As Wayne went to his truck and wrote out checks, the men shook hands and gathered up their tools. Wayne paid them. Their parting was perfunctory, decidedly unceremonious.
Driving home, Wayne decided pass the French drain job on to his former partner, Billy. This Wyohio thing was going to need all his professional attention. It was true, what they said: The art profession was one part creativity, two parts publicity.
Canna balked at first at the idea of an open house, but soon realized how much it meant to Wayne that she get behind the idea. Only four people showed up. After cleaning up their refreshments, he fell into a funk, grunting one-word answers and eating an entire bags of Fritos. He snapped out of it a day later, when a local TV news producer emailed him about doing a piece on Wyohio. When the crew arrived, they set up without even taking a good look at the diorama. The reporter seemed condescending, almost dismissive. The station ran the piece during the 11 o’clock news’s closing credits.
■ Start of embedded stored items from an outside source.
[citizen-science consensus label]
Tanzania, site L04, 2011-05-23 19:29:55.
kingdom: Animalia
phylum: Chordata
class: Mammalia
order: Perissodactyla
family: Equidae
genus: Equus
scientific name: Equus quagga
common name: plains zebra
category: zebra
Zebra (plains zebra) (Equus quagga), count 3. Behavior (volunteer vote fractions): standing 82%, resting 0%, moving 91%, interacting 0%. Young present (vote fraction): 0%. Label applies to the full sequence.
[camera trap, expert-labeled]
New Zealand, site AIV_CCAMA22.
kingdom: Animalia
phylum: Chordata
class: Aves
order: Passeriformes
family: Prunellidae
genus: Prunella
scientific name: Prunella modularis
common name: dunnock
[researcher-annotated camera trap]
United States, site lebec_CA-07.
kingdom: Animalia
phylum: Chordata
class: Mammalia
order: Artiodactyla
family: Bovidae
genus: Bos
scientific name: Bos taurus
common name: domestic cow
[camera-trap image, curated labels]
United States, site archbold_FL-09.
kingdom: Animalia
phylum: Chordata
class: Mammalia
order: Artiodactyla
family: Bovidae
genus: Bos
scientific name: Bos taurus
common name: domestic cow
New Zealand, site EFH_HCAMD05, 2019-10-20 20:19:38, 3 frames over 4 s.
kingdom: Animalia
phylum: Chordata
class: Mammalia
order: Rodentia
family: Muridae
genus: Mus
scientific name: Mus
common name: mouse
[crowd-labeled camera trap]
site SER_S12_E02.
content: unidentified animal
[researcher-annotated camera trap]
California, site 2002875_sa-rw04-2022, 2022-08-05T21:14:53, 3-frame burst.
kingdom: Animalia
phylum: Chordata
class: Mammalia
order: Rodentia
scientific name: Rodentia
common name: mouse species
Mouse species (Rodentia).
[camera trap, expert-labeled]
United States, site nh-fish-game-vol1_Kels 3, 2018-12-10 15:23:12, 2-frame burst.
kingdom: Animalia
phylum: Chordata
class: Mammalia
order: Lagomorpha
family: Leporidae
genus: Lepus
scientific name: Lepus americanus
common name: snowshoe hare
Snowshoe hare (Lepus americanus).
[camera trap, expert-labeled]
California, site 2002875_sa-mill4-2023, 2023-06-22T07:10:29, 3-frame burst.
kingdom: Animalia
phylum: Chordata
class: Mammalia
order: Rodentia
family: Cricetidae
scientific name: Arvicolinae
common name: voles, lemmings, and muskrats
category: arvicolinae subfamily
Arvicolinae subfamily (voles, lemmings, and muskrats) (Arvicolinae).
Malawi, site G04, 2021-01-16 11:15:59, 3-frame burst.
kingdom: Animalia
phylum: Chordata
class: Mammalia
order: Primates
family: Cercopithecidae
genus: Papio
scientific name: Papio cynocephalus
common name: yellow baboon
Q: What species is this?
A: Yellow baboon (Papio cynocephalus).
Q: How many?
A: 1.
Better Homes finally responded; it was a form rejection. More of its kind followed from the other magazines. Worse was when Canna began using the room for overflow storage. Tumbleweeds lodged under coffee tables and vanities seemed incongruous. Wayne stopped talking to Canna; Canna repaid in full.
One early March day, she left for the west. Her son Keith and his friend came for the heavier stuff; they didn’t take the buttes and mesas. By then Wayne was living full-time in Wyohio, a sleeping bag and a small fridge for beer his only furniture. That’s where they found him.